Culture

[And so rock ?] A Drifter to the Light of the Sun ou le destin perdu de Bobby Sichran

Auteur : Calisto Dobson
Article publié le 3 mai 2024

[And so rock ?] Il y a trente ans, le 3 mai 1994, paraissait ‘From a sympathetical hurricane’ (Columbia Records), cet objet sonore perdu désormais dans les limbes des bacs à soldes. Entre bricolage maison et fulgurances musicales dégenrées, Bobby Sichran délivrait pourtant pour Calisto Dobson une missive restée lettre morte en forme de véritable petit trésor caché.

 

 

Il est des existences aux destinations prémonitoires. Lorsque dans, la très bien nommée, l’indifférence générale meurt Robert Lichtman en février 2015, tout le monde ou presque a oublié,  certains n’en n’ayant d’ailleurs jamais entendu parlé, Bobby Sichran.

Musicien de son état de déménageur à mi-temps pour faire taire les factures, son dernier projet devait s’intituler “Dériveurs à la lumière du soleil”…  Il a non seulement fini par sérieusement dériver mais aussi par disparaître corps et biens. Oui MAIS, parce qu’il y a un MAIS d’espèce.

Un espèce de disque bricolé entre quatre murs et qui nous arrive de 1994.

1994 le web n’existe pas, nous sommes d’accord.
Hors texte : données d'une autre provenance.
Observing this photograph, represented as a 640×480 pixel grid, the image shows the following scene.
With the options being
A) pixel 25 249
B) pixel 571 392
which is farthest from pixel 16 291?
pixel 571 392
L’émergence du’ home studio’ en est à ses balbutiements et ce type-là sorti de Long Island va provoquer le monde avec un titre au déchaînement contenu.

Quelque temps avant, le mec s’est déjà acoquiné avec la bande Bomb Squad (ouais les ceux-là mêmes qui ont bossé avec Public Enemy). Tout en étant en grande partie à l’œuvre sur le mixage du premier album de Das EFX, Dead Serious, oui “I’m dead serious” mais il est seulement crédité à la guitare.

Ça donne une petite idée, le Robert en question étant un vrai blanc bec; surtout bec ça a sa petite importance pour la suite…

C’est à peu près là qu’il commence à tambouiller sa mixture à 360° de Robert Johnson et Muddy Waters en passant par James Brown, George Clinton jusqu’à Bob Dylan et les toujours présents, parce que c’est comme ça et qu’on ne peut pas faire autrement, Beatles.

Sa savoureuse macération de folk, funk, blues, hip hop et Beatles donc, finit par allécher et c’est Columbia qui le signe.

À cette époque les majors cherchent encore à sucer la roue de ceux qui cherchent vraiment. L’album reçoit des critiques élogieuses, surtout en Europe et se fait sa petite place parmi les convaincus que Beck, on y arrive, qui vient de sortir son Mellow Gold accompagné de son irrésistible Loser, est le nouveau messie des branleurs. Oui Beck vient de crever le plafond et les fumeurs de sticks en raffolent.

C’est à peu près ça,
sauf que From A Sympathetical Hurricane sort 4 mois  après et que pour certains il fait figure de suiveur.

Il n’en est rien. La comparaison est finalement assez paresseuse Mais le mal est fait. Cet album recèle une envergure qui ne dit pas son nom.

Sous ses airs de rafistolage de bouts de trucs, il empeste la coolitude à pleines oreilles.

Visionnaire par sa démarche

Fait à la maison et composé de sons raccommodés sans coutures, arborant une allure particulièrement fraîche il devance ce qui a pu émerger dans le genre sans jamais se la raconter. Je ne vais pas m’étaler et vous faire la retape à chaque titre de cette injustice. Je ne crierai surtout pas au chef d’œuvre, superlativité qui est parfois franchement lassante.

Contentez-vous de plonger dans l’œil de ce sympathique ouragan et vous y entendrez un croisement de dub funk aux contours pop attisés d’un hip hop aux racines blues d’un jeune mec de 25 ans qui poétise les sons sans fioritures et ramone les bleues de l’âme.

Sept longues années plus tard

Son deuxième opus « Peddler In Babylon » verra le jour;  il ne se contentera que de colporter une disparition toute aussi héroïque.
Et c’est en 2015 donc que sur la pointe des pieds Robert Lichtman aka Bobby Sichran tirera une révérence toute aussi effacée que la trace de son petit déchaînement de chambre.